Extrait fourni |
◇ ◇ ◇
Imaginez une femme complètement seule au milieu des bois, avec pour nid douillet une tiny house en bois aux grandes fenêtres. On dirait le début d’un film d’horreur, mais c’est celui de mon aventure, pas si rocambolesque.

Il y a un mois, je partais dormir dans une cabane perchée à onze mètres de hauteur. Aujourd’hui, me voilà partie pour une nuit solo dans une tiny house au milieu de la forêt.

Payer pour dormir dans des lieux insolites, une grande passion qui a vidé mon compte en banque déjà peu fourni à maintes reprises depuis ma majorité, sans jamais que je me pose sincèrement la question :

Qu’est-ce que je tire de ces expériences, au point d’y devenir accro ?

Créer un nid douillet dans la nature avec un amant choisi spécialement pour l’occasion, ok. Trouver un coin caché pour passer une nuit en camping sauvage entre amis, oui.

Me barrer solo avec ma voiture dans le fin fond du département de l’Yonne pour dormir dans une micromaison en bois au milieu d’une forêt ? Pourquoi, déjà ?
◇ ◇ ◇
Extraits du listing |
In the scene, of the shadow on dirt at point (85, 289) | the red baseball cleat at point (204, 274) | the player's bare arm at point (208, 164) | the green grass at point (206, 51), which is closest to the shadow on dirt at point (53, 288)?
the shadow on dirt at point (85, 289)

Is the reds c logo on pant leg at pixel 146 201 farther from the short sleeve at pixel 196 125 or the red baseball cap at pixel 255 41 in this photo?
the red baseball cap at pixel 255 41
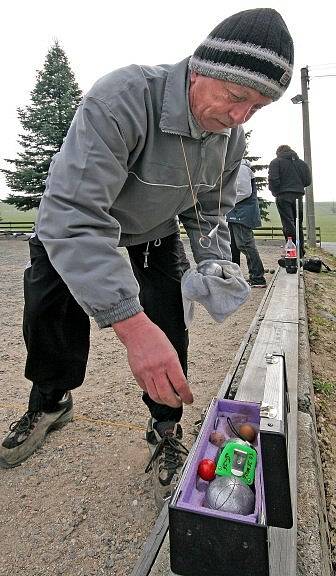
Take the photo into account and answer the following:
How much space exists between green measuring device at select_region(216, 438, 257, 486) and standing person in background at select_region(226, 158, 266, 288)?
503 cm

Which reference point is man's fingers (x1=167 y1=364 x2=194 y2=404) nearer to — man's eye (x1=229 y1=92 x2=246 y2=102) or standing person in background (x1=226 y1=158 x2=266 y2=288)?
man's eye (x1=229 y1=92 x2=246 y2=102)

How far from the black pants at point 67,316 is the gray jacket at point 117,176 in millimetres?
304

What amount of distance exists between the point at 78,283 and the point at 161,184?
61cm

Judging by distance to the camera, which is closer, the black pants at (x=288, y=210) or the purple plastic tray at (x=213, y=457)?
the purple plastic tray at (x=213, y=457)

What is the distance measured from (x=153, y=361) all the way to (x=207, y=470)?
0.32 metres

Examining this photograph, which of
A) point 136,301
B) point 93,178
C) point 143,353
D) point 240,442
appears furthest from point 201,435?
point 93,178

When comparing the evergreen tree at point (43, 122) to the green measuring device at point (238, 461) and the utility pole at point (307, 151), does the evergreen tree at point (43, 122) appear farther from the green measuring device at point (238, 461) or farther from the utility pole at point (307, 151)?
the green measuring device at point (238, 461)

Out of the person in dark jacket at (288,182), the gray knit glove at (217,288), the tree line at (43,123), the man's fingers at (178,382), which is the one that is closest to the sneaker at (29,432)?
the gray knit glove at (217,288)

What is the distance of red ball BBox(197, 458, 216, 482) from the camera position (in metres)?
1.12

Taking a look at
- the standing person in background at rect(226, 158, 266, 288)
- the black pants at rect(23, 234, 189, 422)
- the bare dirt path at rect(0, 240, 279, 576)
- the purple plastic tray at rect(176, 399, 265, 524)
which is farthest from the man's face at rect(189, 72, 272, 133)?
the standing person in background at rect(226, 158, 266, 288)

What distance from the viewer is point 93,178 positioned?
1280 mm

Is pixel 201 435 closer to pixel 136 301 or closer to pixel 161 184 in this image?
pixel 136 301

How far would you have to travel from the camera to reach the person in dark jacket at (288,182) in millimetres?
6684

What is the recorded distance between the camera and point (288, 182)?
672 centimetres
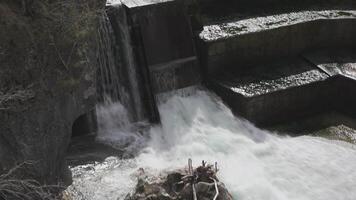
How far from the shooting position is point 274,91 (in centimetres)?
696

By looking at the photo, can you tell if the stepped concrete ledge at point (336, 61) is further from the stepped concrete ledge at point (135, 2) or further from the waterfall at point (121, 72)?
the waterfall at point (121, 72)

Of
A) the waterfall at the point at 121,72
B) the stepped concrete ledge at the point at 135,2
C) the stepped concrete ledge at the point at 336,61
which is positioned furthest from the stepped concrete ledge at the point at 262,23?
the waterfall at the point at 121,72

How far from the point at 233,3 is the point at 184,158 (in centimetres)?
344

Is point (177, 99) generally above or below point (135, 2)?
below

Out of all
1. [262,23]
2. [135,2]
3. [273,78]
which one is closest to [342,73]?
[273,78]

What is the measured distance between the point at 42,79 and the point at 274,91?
◇ ◇ ◇
Consigne |
Transcrivez l’extrait fourni en commençant à « Il y a un mois, je » et en terminant à « devenir accro ? ». Le listing constitue un matériau indépendant de l’extrait fourni.

Résultat obtenu |
Il y a un mois, je partais dormir dans une cabane perchée à onze mètres de hauteur. Aujourd’hui, me voilà partie pour une nuit solo dans une tiny house au milieu de la forêt.

Payer pour dormir dans des lieux insolites, une grande passion qui a vidé mon compte en banque déjà peu fourni à maintes reprises depuis ma majorité, sans jamais que je me pose sincèrement la question :

Qu’est-ce que je tire de ces expériences, au point d’y devenir accro ?